By repeating the mistakes of the past by simply replacing dirty technologies with less polluting alternatives, we miss out on the real promise of evolving into a carbon-neutral society. Electric vehicles are touted as a guilt-free choice to reach a zero-emission future, but the types of vehicles and how we incorporate them into our daily lives – or live without them – will play a big role in how much of an improvement they will be. On the Media podcast host Brooke Gladstone and tech expert Paris Marx explore how the current rise in the production of electric SUVs might not be the panacea for the challenges of climate change.
- Electric cars are not the sole solution to the climate crisis.
- The flaky promises of bogus technologies have undermined public transportation projects.
- We must buck the trend towards ever more massive and deadly cars.
Electric cars are not the sole solution to the climate crisis.
Electric vehicles (EVs) seem to be on a home run. In 2022, EV sales shot up by 68% compared to 2021, and New York and California will effectively ban the sale of gas-powered cars by 2035. So, problems solved, conscience cleared?
“This is your no guilt purchase, right? You don’t need to feel guilty about anything anymore because you’re helping the environment.” (Paris Marx)
Not quite. EVs cause significant pollution. But while gas-powered cars emit most of their emissions while we use them, the lion’s share of EVs pollution occurs during production: Lithium, cobalt, graphite and many more rare minerals go into making batteries. Depending on the specifics of an electric car, you have to drive it for many miles before seeing an improvement in environmental impact. If you don’t drive a lot, it may make more environmental sense to keep your combustion-powered car going until the bitter end than to go electric.

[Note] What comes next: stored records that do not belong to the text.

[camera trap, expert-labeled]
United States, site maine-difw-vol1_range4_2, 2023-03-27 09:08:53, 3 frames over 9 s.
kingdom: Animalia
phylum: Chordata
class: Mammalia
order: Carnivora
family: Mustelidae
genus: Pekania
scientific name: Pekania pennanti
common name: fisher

The flaky promises of bogus technologies have undermined public transportation projects.
In 1859, the first vehicle with rechargeable batteries was invented. By the late 1800s, electric cars even had a leg up over their combustion engine competitors, because they were easier to drive and ran more smoothly. But then Henry Ford brought down the costs of fossil fuel vehicles by introducing the assembly line. World War I also entrenched their lead. Throughout the 20th century, EVs made some brief comebacks, for example during the oil shock in the 1970s.

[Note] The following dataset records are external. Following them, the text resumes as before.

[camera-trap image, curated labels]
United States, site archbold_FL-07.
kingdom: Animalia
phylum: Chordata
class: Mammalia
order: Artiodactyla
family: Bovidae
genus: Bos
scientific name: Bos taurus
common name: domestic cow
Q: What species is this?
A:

Today they are presented as the only solution to the problems caused by fossil-fueled mobility, and they crowd out competing approaches to solving transportation challenges. Tesla CEO Elon Musk fully admitted that he invested in his Hyperloop project intending to keep the state of California from developing the high speed rail system it proposed a decade ago. Presently the rail system is still under construction and has run into huge cost overruns, but Musk’s Hyperloop – which would have involved building a vacuum tube from LA to San Francisco – never even started.
“Of course, there’s no sign anywhere in the world of an actual working Hyperloop right now, but it did become part of the ammunition used against the high speed rail project in California.” (Paris Marx)
Musk also toured US cities pushing his Boring Company, suggesting a tunnel-based transportation system for cars. Initially, Boring’s pilot was to be built under Los Angeles. In the end, a stripped-down version has been completed under Las Vegas, failing to deliver on just about every futuristic promise made. Still, Musk could claim victory: His lobbying disrupted plans for building or improving public transit systems across the United States.
Another promise that gets in the way of infrastructure projects is that of fully self-driving cars. For about a decade tech companies have been announcing that those were just around the corner, while interest groups funded by the fossil fuel and auto parts industry have been peddling that same idea in a joint effort to thwart new transit projects.
We must buck the trend towards ever more massive and deadly cars.
Today, the trend in vehicle design is undoing many of the benefits that electrification provides. By 2025, SUVs will make up 78% of all new vehicles sold. Even if a growing share will be electric, the bigger the vehicles, the larger and more energy-intensive the batteries have to be, which makes them even heavier, more demanding of power and therefore more polluting. They are also a lot more dangerous to pedestrians and cyclists. Accidents with trucks and SUVs tend to be two to three times more fatal.
“There is a cultural issue, though. Just in case you didn’t know, Americans really like to drive big cars.” (Brooke Gladstone)
Most American cities are built around cars. Yet this is the result of policy choices that aren’t set in stone. Automakers, mining and tech companies gaslight us into thinking that there is no alternative to private vehicles. Instead, we should use the necessary transition from fossil fuel to electric vehicles as an opportunity to change the way we think about mobility, build more inclusive communities and improve our quality of life.
About the Podcast
Brooke Gladstone hosts the WNYC radio show and podcast On the Media. Guest Paris Marx is host of the podcast Tech Won’t Save Us and author of Road to Nowhere: What Silicon Valley Gets Wrong About the Future of Transportation.